— Text block —
_____

The Ancient Tea Road, in Chinese: chama gudao (Chinese: 茶马古道), partly identical with the “Ancient Silk Road” and also referred to as The Ancient Tea-Horse Road, is one of the most important landmarks in the Asian trade history.

Hardly a road at all, but more of a trail, the tea-horse road connected the southern Chinese province of Yunnan via Burma and across India with Bengal and Lhasa in Tibet, being home to a lively trade and never-ending stream of caravans in both directions for the period of a whole millennium. It derived its name from the two goods dominating the trade on it and being responsible for its coming into existence in the first place: Yunnanese Pu Erh tea and Tibetan horses. While the Chinese needed horses from Tibet, mainly for military purposes, the Tibetans, due to the harsh climates in their home country used to a fat-rich nutrition, needed the tea to be able to digest their heavy foods and control cholesterol levels in their bodies. [See disclaimer below.]
So far, this might sound like an everyday Wall Street event, but this only applies to the theoretic principle. In practice, being a trader on the tea road was even quite a bit tougher than facing the often quoted challenges of a modern commodity broker’s life: 2400 miles, crossing some of the world’s harshest terrains, largest streams (e.g. the rivers Yangtze, Mekong, and Salween), highest mountain ranges (the southern foothills and parts of the Himalaya up to Lhasa), through harshest climates, ranging from the heat of the southern Chinese lowlands to the freezing temperatures of the Tibetan highlands, all by foot or on a horse or donkey’s back, and packed with a precious, but nevertheless heavy load of up to 90kg of Pu Erh tea, pressed into the regular cakes or bricks form still known today. And as if those natural obstacles wouldn’t have been enough, hordes of bandits posed a constant threat everywhere on the way. Few people today seem know that this is how Pu Erh tea got its typical pressed form in the first place: the tea cakes or bricks were much easier to stack and represented significantly less volume than loose leaves would have done.

_____

— Supplied material —
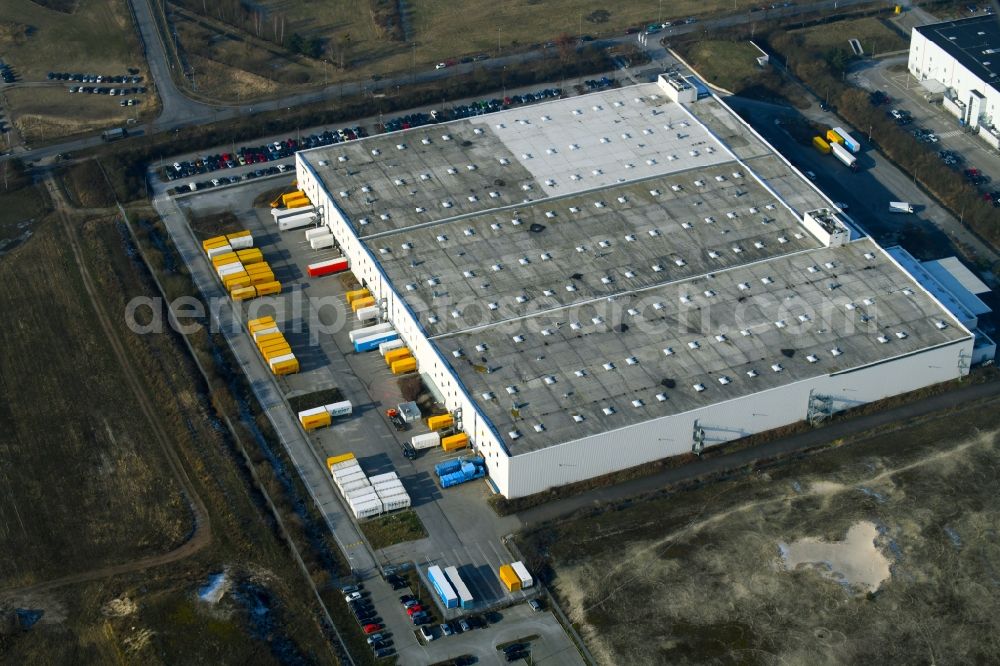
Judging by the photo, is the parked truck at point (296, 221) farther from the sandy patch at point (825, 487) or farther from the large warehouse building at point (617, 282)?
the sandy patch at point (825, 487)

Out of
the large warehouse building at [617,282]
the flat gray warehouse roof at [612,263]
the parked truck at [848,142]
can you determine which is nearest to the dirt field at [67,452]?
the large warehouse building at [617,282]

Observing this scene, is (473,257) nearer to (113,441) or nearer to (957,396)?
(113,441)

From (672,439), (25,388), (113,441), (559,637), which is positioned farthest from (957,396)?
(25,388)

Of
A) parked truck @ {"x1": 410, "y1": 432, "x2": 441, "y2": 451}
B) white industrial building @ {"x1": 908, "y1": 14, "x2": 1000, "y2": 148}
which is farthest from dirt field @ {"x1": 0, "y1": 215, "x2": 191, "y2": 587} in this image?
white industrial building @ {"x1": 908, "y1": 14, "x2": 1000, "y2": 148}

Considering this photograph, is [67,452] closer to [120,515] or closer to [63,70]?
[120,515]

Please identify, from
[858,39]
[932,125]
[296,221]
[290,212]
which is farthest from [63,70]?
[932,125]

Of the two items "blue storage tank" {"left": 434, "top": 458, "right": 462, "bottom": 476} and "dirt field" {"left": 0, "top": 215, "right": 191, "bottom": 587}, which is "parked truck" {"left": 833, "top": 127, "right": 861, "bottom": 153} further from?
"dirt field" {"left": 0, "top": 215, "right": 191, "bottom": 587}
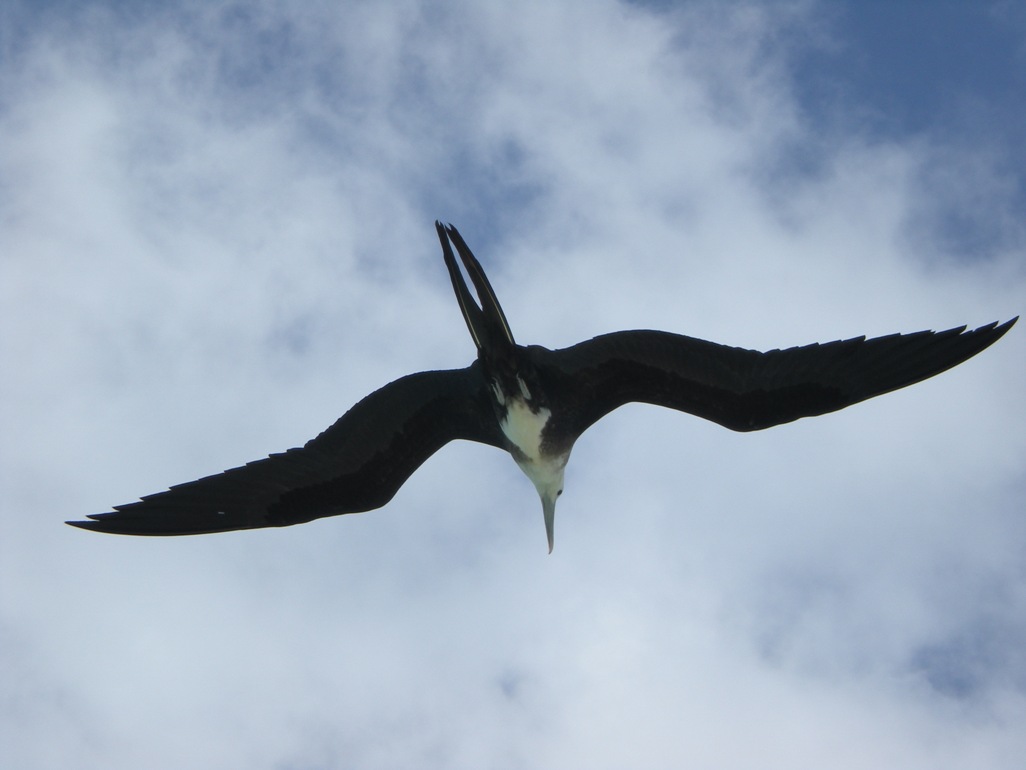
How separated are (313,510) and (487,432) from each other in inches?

_____

— Required actions —
a - According to the text about the Ancient Tea Road, why was Pu Erh tea pressed into cakes or bricks?
b - Pick up the text about the Ancient Tea Road after its last sentence and write what comes next.
The lines have nothing to do with the text about the Ancient Tea Road.

— Answers to each task —
a - The cakes or bricks were much easier to stack and took up much less volume than loose leaves.

b -
Not exactly a walk in the park… a whole year it took the caravans leaving from Yunnan’s tea capital Pu Erh to reach Lhasa’s infamous horse market and get back home and to their families, only to soon start over anew. The tea road, with its near-countless ethnicities, languages, traditions and religious and cultural backgrounds involved, made sure it left its stamp on every person who ever went on it to make their living, or make their fortune, or all too often not make it at all. Many of the tea traders and carriers at some point in their lives settled along the tea road, taking on a trade that related to the same, such as providing services in regard to horses, equipment, food, and accommodation. The hostels along the tea road, called caravanserais, were melting pots of different ethnics, cultures and trades, and the resulting multi-ethnic populations are still characterizing the regions along the tea road today.
Only in the 1950s, with the introduction of modern means of transport, such as trucks and air traffic, and improved road networks and modern, caravans got fewer and fewer, and the trail lost its key function in Asian trade, and tea trade, for that matter. Today, though individual segments of the Ancient Tea Road are still used for regional trade, there are no caravans anymore making it all the way from Yunnan to Lhasa, and the caravanserais have vanished or been changed to a restaurant, hotel, museum, or tourist attraction of some kind, while modern times journalists, film makers and historians still find people being in their 80s or 90s now, who have once been working on the tea road, and keep telling the stories from the old times, in order to keep the best of them alive at least in our memory.
Disclaimer: Any references to medical benefits from tea is presented for purely entertainment purposes. This is not intended as medical advice. Please consult your physician for your particular needs.